INPUT RECORDS:
=== Section Start ===
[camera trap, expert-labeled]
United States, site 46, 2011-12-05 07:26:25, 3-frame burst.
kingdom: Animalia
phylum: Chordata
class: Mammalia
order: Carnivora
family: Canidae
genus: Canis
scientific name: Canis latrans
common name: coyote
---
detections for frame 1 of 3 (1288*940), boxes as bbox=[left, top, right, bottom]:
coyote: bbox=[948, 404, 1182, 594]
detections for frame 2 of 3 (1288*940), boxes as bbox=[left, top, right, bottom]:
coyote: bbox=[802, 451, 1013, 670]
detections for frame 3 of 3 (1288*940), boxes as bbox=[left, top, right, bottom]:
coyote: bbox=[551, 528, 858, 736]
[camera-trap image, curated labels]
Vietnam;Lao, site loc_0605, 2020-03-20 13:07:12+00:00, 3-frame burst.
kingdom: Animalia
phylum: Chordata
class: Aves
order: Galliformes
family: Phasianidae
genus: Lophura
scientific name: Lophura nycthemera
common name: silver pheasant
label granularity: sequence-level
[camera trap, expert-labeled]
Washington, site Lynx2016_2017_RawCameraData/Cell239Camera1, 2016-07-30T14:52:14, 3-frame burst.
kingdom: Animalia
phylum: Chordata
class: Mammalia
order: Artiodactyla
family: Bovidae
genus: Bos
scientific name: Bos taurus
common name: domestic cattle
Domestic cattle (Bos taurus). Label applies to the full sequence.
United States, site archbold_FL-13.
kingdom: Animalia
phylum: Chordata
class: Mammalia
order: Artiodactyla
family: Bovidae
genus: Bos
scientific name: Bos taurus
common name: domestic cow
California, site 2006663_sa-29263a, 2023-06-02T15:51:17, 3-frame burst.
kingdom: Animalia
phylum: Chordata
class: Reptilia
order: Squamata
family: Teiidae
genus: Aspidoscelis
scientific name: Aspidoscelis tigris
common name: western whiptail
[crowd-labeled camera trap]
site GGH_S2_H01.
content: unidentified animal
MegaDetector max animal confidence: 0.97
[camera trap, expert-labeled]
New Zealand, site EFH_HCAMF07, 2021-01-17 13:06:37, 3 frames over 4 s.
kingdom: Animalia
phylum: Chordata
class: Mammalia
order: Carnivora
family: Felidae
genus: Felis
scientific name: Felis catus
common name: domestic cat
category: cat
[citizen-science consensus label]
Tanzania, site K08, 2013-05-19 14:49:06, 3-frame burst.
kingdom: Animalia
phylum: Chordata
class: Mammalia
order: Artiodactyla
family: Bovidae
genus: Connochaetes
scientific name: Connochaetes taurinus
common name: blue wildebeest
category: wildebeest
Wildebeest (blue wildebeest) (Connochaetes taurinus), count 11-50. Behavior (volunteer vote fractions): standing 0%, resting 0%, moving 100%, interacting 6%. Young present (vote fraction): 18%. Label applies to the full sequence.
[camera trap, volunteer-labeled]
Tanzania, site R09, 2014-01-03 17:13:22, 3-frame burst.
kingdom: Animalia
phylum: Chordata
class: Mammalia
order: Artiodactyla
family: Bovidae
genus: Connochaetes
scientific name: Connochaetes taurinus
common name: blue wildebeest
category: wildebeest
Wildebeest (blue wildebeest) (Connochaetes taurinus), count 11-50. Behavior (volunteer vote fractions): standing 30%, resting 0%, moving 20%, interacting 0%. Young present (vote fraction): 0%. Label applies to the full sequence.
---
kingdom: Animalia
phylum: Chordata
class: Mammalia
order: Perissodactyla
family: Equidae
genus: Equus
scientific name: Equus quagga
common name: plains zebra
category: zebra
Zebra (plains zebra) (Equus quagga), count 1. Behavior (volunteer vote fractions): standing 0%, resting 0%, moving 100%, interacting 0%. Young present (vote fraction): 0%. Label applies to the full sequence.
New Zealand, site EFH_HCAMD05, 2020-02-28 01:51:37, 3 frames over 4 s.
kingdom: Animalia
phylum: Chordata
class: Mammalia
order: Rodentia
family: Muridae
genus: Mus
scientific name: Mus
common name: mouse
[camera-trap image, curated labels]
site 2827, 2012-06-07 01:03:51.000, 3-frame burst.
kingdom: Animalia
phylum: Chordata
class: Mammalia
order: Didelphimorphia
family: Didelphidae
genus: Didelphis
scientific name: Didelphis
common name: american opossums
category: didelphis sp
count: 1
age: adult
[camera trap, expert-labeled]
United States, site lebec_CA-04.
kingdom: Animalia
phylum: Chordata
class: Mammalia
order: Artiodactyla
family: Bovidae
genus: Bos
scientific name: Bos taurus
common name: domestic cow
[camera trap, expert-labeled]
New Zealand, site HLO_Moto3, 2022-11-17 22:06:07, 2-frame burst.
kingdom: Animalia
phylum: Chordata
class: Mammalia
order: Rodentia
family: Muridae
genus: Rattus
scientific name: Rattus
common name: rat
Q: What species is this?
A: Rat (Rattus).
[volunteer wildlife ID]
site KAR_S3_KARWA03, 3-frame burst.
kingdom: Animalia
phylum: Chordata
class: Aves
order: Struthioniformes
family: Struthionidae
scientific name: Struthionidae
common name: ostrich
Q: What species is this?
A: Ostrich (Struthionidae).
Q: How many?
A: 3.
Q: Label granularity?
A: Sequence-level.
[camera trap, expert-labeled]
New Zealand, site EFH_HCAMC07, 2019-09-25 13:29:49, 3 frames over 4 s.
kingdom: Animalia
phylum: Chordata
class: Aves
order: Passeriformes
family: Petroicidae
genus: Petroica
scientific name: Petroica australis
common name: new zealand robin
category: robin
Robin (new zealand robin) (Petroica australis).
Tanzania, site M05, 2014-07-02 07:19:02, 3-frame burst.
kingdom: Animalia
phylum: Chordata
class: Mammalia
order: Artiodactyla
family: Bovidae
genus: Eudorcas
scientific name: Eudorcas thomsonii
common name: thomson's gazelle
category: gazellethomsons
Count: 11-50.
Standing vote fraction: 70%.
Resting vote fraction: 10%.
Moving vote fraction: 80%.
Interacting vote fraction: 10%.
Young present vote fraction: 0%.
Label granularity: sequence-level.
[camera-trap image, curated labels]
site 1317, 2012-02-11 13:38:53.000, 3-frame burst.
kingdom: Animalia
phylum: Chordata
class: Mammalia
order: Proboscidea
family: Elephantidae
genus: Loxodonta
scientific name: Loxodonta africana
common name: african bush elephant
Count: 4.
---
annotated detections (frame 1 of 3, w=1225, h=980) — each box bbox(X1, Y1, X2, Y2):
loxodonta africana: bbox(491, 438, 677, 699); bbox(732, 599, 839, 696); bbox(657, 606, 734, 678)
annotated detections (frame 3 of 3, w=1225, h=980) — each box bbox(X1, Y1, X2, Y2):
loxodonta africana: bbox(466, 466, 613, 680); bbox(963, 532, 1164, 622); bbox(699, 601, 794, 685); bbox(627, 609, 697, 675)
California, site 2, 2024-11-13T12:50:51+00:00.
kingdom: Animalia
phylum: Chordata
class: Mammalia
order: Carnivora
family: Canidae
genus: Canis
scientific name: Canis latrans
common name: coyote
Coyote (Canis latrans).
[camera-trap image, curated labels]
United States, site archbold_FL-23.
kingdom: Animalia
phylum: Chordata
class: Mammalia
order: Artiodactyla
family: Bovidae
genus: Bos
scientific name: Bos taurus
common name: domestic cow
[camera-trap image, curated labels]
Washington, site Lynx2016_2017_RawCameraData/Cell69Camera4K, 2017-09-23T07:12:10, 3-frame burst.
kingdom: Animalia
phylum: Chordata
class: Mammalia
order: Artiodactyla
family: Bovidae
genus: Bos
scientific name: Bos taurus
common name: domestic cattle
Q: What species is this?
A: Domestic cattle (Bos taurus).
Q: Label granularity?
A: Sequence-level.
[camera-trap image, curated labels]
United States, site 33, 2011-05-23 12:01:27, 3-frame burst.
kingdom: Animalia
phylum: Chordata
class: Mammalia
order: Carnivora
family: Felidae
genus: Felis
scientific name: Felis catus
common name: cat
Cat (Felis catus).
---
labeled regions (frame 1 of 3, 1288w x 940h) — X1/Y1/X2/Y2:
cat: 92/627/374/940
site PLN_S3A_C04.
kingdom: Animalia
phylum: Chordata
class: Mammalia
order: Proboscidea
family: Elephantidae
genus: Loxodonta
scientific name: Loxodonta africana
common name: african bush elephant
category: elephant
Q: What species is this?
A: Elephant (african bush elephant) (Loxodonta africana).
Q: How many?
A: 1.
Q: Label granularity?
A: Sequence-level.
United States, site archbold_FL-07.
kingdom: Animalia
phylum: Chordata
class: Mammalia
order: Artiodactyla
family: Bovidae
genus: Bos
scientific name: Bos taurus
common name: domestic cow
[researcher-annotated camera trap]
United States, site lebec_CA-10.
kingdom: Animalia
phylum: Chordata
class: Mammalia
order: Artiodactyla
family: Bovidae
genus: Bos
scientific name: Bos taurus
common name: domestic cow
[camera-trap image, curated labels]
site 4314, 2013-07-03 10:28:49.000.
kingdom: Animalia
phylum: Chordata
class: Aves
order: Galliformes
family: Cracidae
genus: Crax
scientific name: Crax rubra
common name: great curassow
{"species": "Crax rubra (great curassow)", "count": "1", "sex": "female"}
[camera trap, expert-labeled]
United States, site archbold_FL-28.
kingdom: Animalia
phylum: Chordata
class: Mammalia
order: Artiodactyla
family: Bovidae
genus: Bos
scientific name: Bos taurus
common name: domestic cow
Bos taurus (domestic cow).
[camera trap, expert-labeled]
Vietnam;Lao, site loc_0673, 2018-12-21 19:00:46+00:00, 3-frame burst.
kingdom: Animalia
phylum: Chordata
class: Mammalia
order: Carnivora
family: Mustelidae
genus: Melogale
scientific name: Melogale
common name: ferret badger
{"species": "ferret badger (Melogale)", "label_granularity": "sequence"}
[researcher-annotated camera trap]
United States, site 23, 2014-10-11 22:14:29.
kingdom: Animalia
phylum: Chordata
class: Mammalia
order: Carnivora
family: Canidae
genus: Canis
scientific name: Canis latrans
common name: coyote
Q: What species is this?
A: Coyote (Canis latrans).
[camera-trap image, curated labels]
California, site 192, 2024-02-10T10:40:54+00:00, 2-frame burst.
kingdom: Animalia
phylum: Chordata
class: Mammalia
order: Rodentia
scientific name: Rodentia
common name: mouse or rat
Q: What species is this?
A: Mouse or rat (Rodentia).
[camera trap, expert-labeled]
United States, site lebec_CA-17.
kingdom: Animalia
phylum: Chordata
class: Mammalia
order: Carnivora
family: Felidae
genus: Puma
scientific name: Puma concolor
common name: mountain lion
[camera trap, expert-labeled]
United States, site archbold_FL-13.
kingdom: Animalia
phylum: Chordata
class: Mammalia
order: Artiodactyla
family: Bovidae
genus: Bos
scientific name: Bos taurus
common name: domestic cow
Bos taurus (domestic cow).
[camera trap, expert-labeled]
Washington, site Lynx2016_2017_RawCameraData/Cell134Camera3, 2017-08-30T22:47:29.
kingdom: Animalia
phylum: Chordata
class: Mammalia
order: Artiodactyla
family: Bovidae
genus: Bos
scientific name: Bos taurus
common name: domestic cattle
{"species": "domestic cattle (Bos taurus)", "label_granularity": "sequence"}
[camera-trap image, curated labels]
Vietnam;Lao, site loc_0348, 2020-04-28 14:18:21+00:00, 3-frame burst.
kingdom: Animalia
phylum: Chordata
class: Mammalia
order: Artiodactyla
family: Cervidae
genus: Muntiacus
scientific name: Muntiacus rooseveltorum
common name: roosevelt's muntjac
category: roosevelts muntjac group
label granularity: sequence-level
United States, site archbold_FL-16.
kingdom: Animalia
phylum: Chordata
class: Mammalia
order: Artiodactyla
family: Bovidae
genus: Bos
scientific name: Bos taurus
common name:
=== Section End ===
TASK:
Copy out each line from the preceding entries that mentions the word "Vietnam".

COMPLETED EXERCISE:
Vietnam;Lao, site loc_0605, 2020-03-20 13:07:12+00:00, 3-frame burst.
Vietnam;Lao, site loc_0673, 2018-12-21 19:00:46+00:00, 3-frame burst.
Vietnam;Lao, site loc_0348, 2020-04-28 14:18:21+00:00, 3-frame burst.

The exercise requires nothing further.